The abundance of choice

As a preamble to this post, let me start off by saying, I agree. Yes, this is first-world problem. I realize how lucky I am, for this to even be a thing in my life.

So generally there are two things that motivate my choices in life. Time and interest.

The former is the finite resource of our existence. I’m 37, and for some years now I have come to value time a lot more than I used to. A typical workday looks something like this for me:

By the end of this routine, it’s usually somewhere between 19h30 and 20h30, depending on various circumstances. Which leaves me between 1.5-2.5 hours of free time. What I do in those hours is very important to me. But choosing what to do in those hours is tremendously hard.

On one hand, I want to develop more skills. Either drawing, playing music, coding, writing, … On the other hand I want to relax, like reading a book, playing video games, writing this blog, solving puzzles, … To top it all off, I want to spend time with the people I love.

I can’t fit all of these things in the time window I have. Ideally I would be doing everything that piqued my interest if time weren’t an issue. Since this isn’t an option, and I have too many interests, all I’m left with is a choice. Would I be rather doing one thing or another? And how can I possibly rank one activity above another?

How do you rank meeting up with a friend over playing a videogame?
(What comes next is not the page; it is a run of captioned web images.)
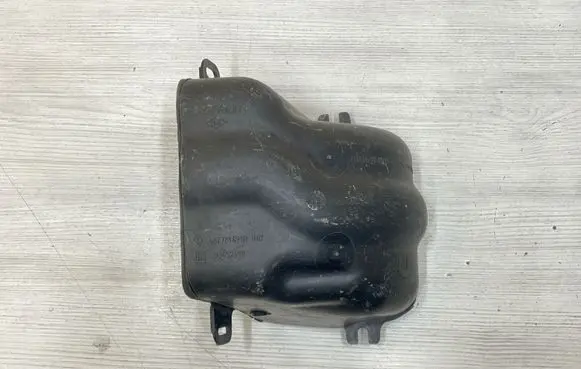 Renault Trafic III (X82) Intercooler air guide/duct channel 687781491R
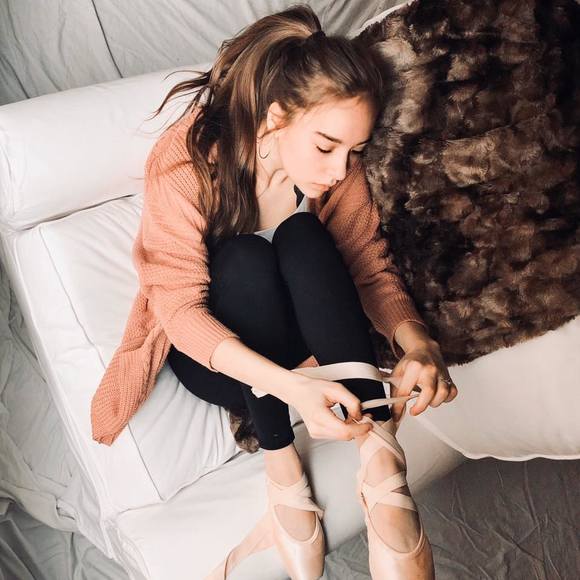 Meet your Posher, Sierra - Picture 1 of 1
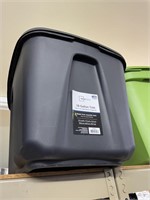 black empty tote with lid 18 gallon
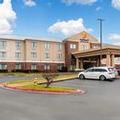 Photo of Comfort Inn & Suites Pine Bluff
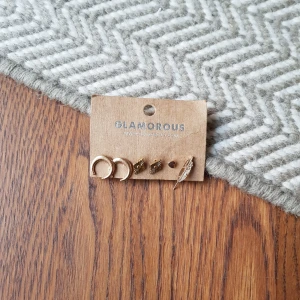  - Örhängen, helt nya. Frakt betalas av köparen 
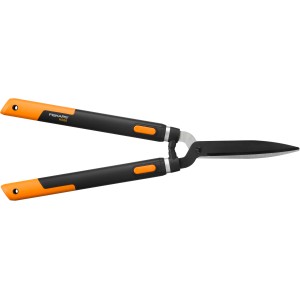 Fiskars SmartFit HS86 teleszkópos sövénynyíró fekete nyéllel és narancssárga díszítéssel.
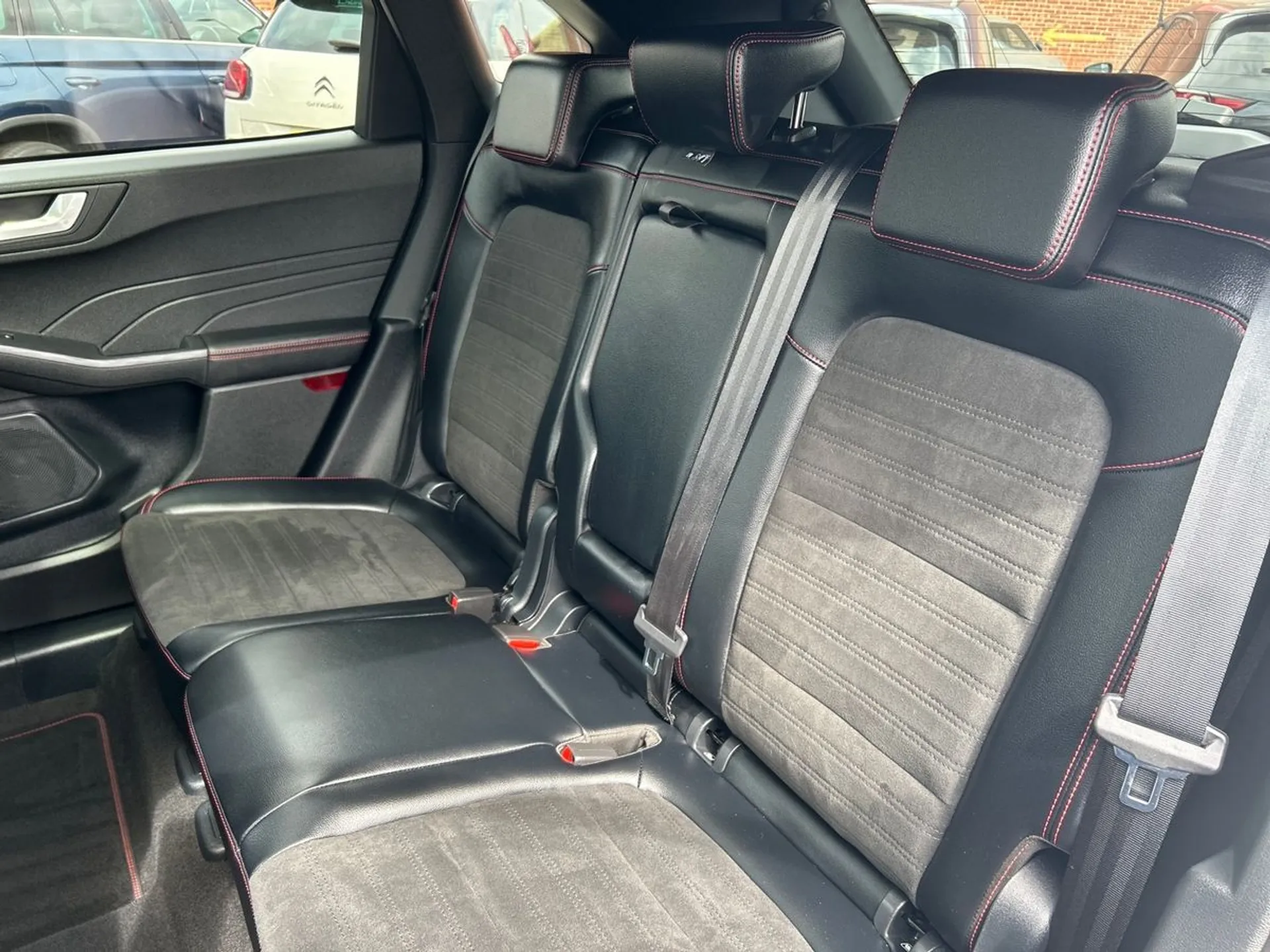 2023 Ford Kuga thumbnail 20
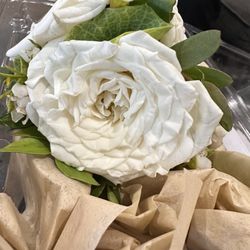 Painted Daisy Florist - Wilted flowers and no filler flowers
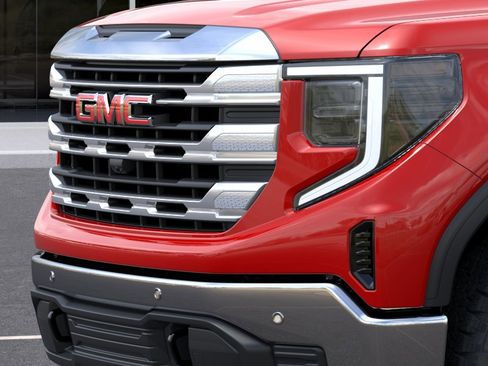 New 2026 GMC Sierra 1500 SLE AWD/4WD image 13
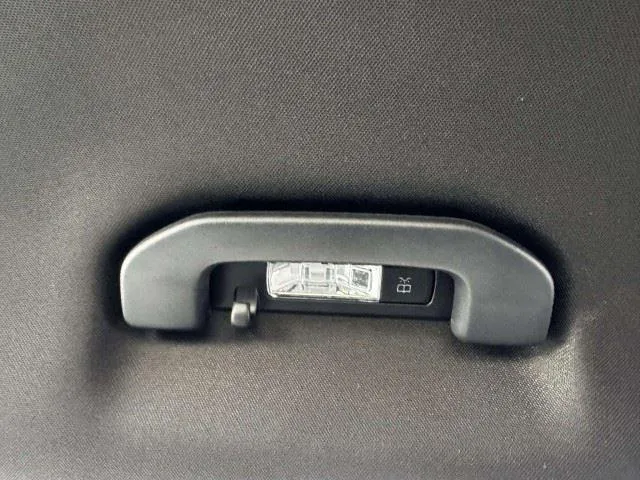 Mercedes-Benz GLB photo 37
Both give me joy in very different ways. Both fulfill different needs. There’s no possible quantification for these activities.
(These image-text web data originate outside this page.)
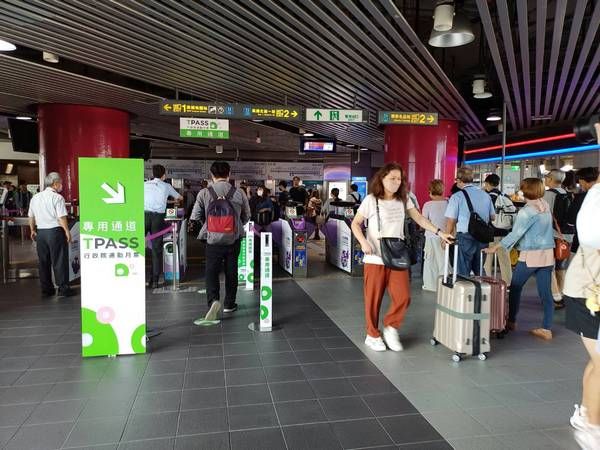 ▲張善政視察「基北北桃都會通」使用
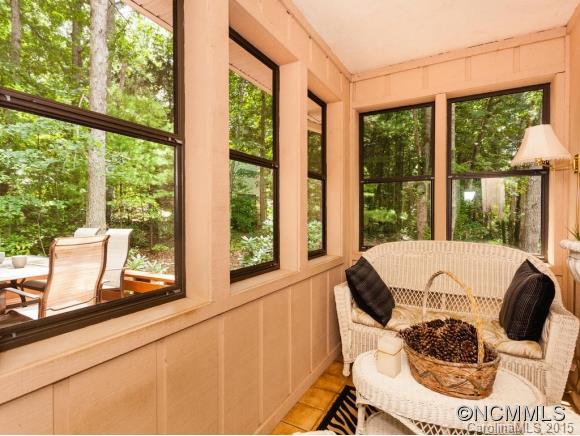 106 Lovers Loop Road Asheville, NC 28803 - Photo 13 of 24 Gallery Image 13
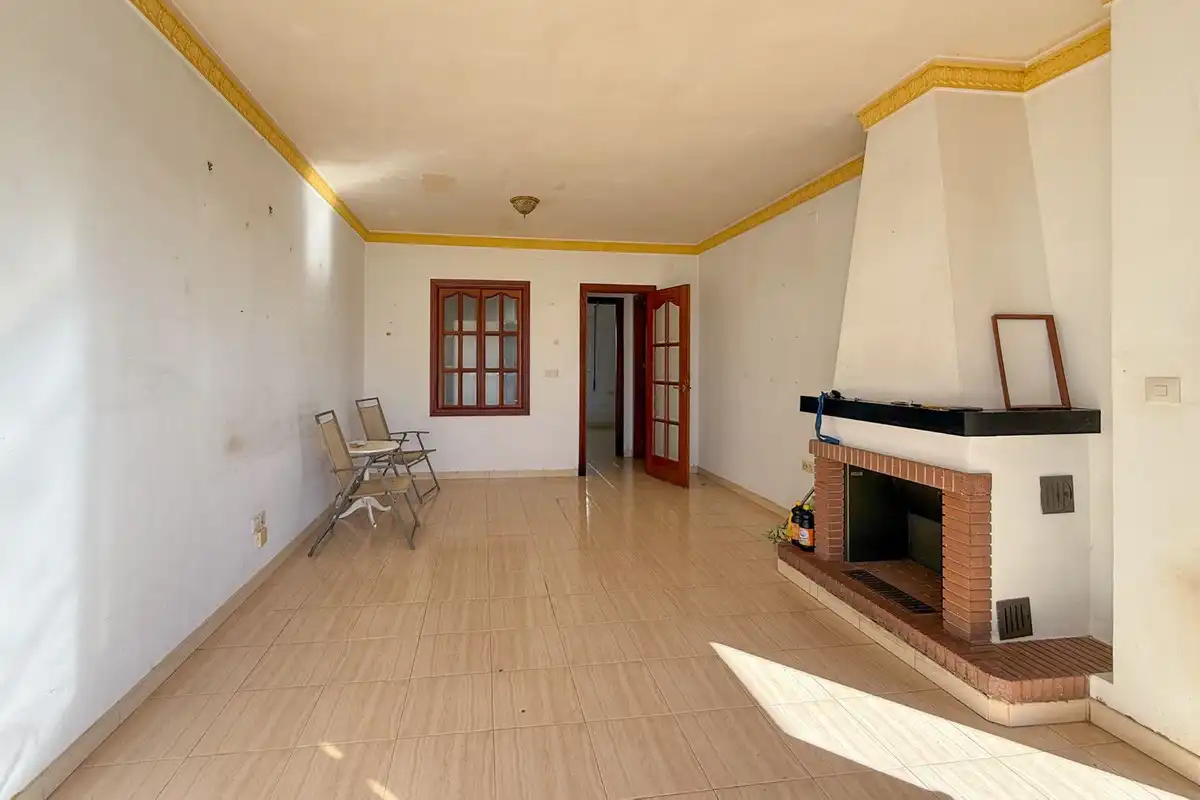 Sala de estar de Casa adosada en venta en Mijas con Terraza y Piscina comunitaria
Last September I went to Canada on 4-week trip. During that time, I’ve read about half a dozen books. Since then, I’ve read two… I love reading for the exact same reason I love video games, I enjoy good narratives and like being swept away in another world. Feel what they feel, live amongst the characters, experience the highs and lows of their journey. Yet for some reason reading had taken a back seat to all other activities, for reasons that are not clear to me.

It’s not that I haven’t done anything productive with the time I had, far from it. I can convincingly say that I don’t feel like I have wasted time. Yet I still have more interests than time. I have this feeling in the back of my head that there are só many things to enjoy, to learn, to discover, to experience and so little time to do them in.
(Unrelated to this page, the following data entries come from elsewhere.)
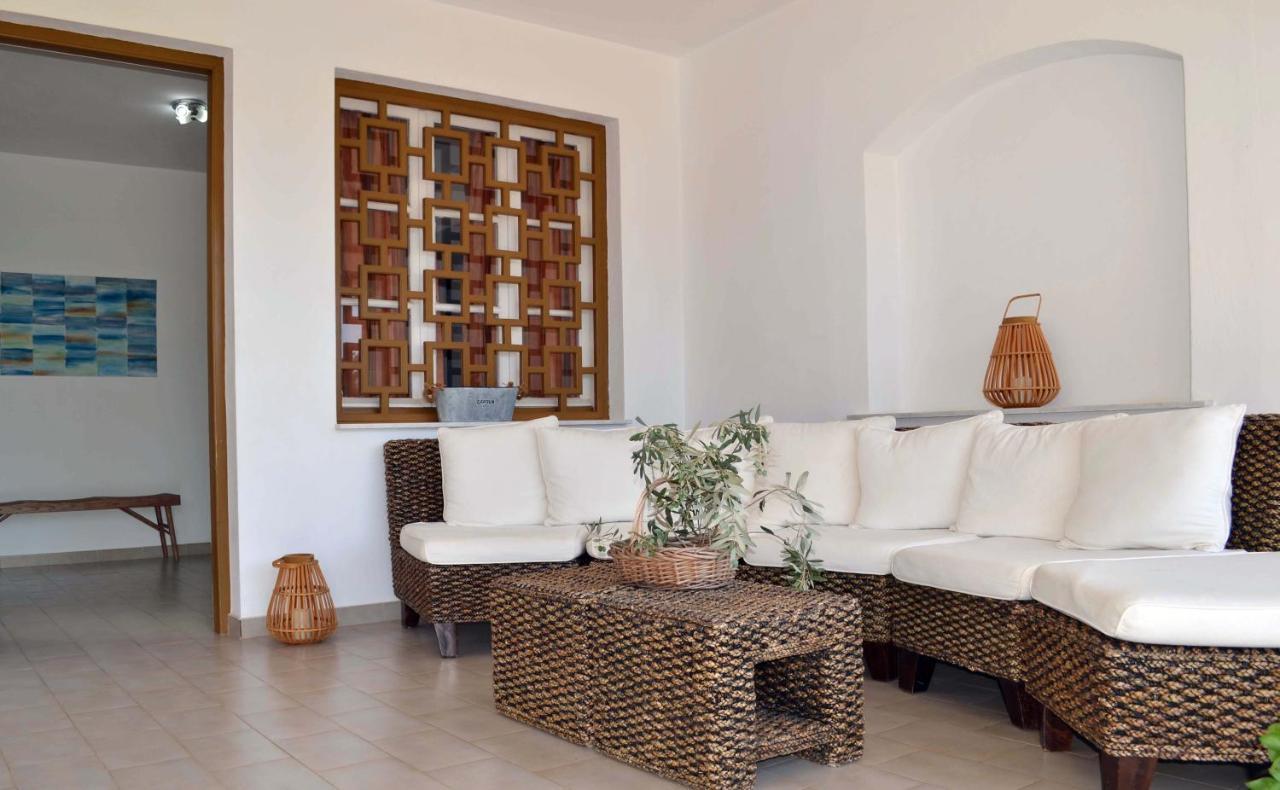 Villa Yiotevi Poros Town Buitenkant foto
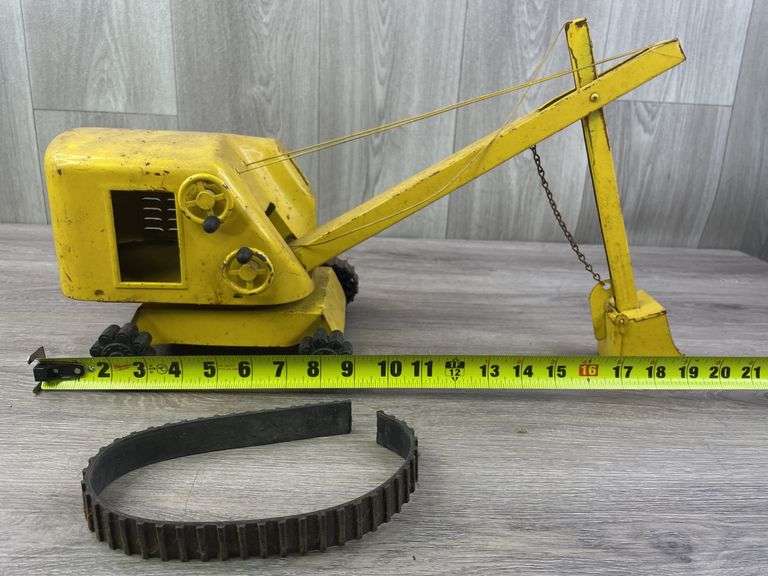Structo Construction Co. Shovel, Track Is Broken But Included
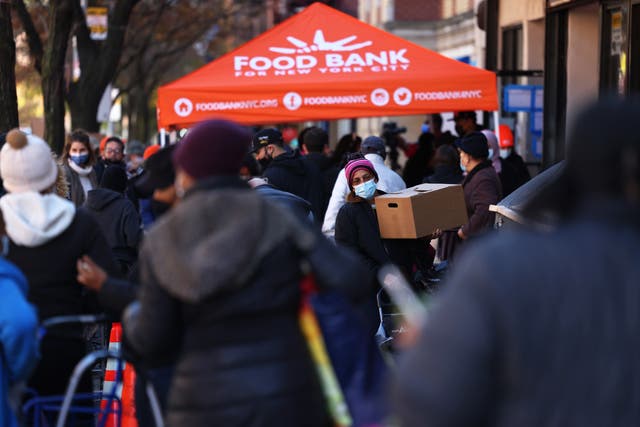 Harlem Food Bank distributes Thanksgiving supplies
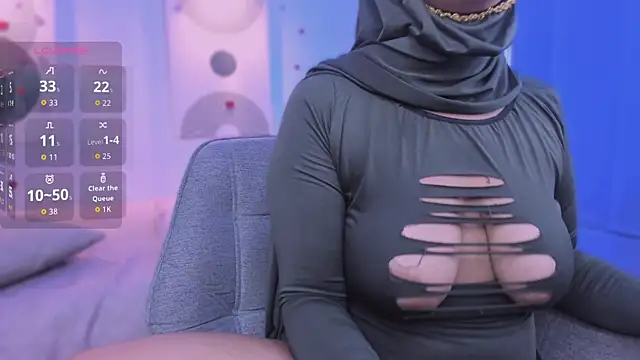 DarkLayla online show from July 11, 6:30 pm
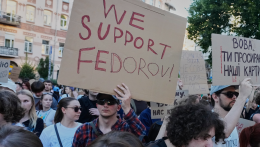 A leváltott védelmi miniszter mellett tüntetnek Kijevben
However, there are some criteria for stuff to be allowed in my free time bubble.

If I don’t enjoy it, I won’t power through and keep pushing to see if I might enjoy it at the end. I’ll drop that experience and replace it for something I know I will enjoy. Prime example is a book, if I’m not engrossed after 30-50 pages (and I don’t have evidence that it will get better), then I’ll drop it in favor of another book.

If my time isn’t respected, I’ll drop it. Like in a video game, if I have to grind for hours on end to achieve something you actually can’t do without, that is something I’m not open to anymore.

If I get frustrated, I’ll drop it. This is mostly when developing new skills, if I’m hitting a wall and making the same mistakes again and again. Then it’s time to take a break and revisit the issue another day. No point in banging my head against the wall over and over.

These seem obvious. And I’m sure they probably are to many, but it took me longer than I’d care to admit that dropping an activity is just as important as picking one up.